We are interested in the total time, which represents the end-to-end time, including data transfer and kernel execution of the whole application, in order to make it comparable with the TornadoVM reported timers.

We see that the total time in OpenCL is 4.7 milliseconds. This means that the OpenCL C++ version is 5.8x slower than TornadoVM! Is this possible? How?

The answer is that TornadoVM applies a lot of optimizations for us in order to increase performance. TornadoVM is more than a pure translator from Java to OpenCL. It also optimizes the code. In fact, TornadoVM optimizes the code in two ways:

  1. Compiler optimizations: e.g., parallel-thread-id insertion, math optimizations, etc.
  2. Runtime optimizations: e.g., better thread-scheduling.

But, is this a fair comparison? My initial thoughts are, no. It is not fair because the OpenCL native version implements a naive matrix multiplication without any optimization, as we can see from the following code snippet.

__kernel void mxm(__global float *a,  __global float *b, __global float *c, const int n) {

	uint idx = get_global_id(0);
	uint jdx = get_global_id(1);

	float sum = 0.0;
	for (int k = 0; k < n; k++) {
		sum += a[idx * n + k] * b[k * n + jdx];
	}
	c[idx * n + jdx]  =  sum;
}

However, despite implementing a basic sequential approach with two annotations, the TornadoVM version was also not optimized, and the JIT compiler is able to apply well known optimizations (as we will discuss in a bit) to improve performance.
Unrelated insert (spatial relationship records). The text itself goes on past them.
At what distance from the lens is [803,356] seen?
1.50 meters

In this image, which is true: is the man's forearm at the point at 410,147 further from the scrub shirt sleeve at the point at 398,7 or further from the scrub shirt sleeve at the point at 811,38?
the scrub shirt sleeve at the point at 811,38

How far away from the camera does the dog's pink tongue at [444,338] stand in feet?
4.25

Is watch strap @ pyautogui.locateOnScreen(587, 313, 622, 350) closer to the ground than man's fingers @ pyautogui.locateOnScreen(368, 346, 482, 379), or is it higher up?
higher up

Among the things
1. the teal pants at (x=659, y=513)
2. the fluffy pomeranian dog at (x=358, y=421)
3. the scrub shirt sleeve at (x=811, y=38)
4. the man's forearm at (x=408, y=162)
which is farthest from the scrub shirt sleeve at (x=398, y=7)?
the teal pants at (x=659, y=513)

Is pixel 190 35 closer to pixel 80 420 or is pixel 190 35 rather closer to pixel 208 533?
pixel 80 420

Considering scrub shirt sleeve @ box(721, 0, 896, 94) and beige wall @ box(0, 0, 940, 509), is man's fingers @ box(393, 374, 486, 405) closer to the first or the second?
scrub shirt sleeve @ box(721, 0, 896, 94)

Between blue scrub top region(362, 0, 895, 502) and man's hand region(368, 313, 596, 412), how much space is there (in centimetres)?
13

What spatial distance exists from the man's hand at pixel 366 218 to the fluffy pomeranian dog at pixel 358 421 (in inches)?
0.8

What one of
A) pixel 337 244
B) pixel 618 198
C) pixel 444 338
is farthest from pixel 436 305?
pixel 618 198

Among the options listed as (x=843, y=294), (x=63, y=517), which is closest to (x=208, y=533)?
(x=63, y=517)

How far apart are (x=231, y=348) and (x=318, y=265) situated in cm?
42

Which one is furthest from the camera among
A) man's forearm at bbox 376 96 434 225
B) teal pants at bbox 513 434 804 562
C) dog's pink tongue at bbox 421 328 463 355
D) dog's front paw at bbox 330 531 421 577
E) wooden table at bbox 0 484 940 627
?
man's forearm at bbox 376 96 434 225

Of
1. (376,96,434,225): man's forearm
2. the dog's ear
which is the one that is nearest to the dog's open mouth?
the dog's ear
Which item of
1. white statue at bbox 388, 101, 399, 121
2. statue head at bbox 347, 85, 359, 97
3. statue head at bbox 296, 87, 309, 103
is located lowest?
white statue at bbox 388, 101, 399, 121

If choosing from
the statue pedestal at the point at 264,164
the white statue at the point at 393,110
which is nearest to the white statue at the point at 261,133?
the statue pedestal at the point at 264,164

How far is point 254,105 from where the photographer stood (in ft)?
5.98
But to achieve high performance in OpenCL, CUDA, and SYCL, software optimization is crucial. Without optimization, significant performance gains could have been left untapped.

Understanding TornadoVM Performance

So, where is the “magic”? TornadoVM actually performs well-known compiler optimizations for GPUs, and it could even be faster than it actually is.

For this second part of the post, let’s do the following. Let’s try to explore, step by step, all optimizations that TornadoVM applies in order to achieve such a high performance. Our goal now is to improve our native OpenCL C++ code in order to match the performance of TornadoVM.

Before we dive into all the optimizations, let’s do a recap. The following performance plot shows a summary of the different implementations we have executed so far.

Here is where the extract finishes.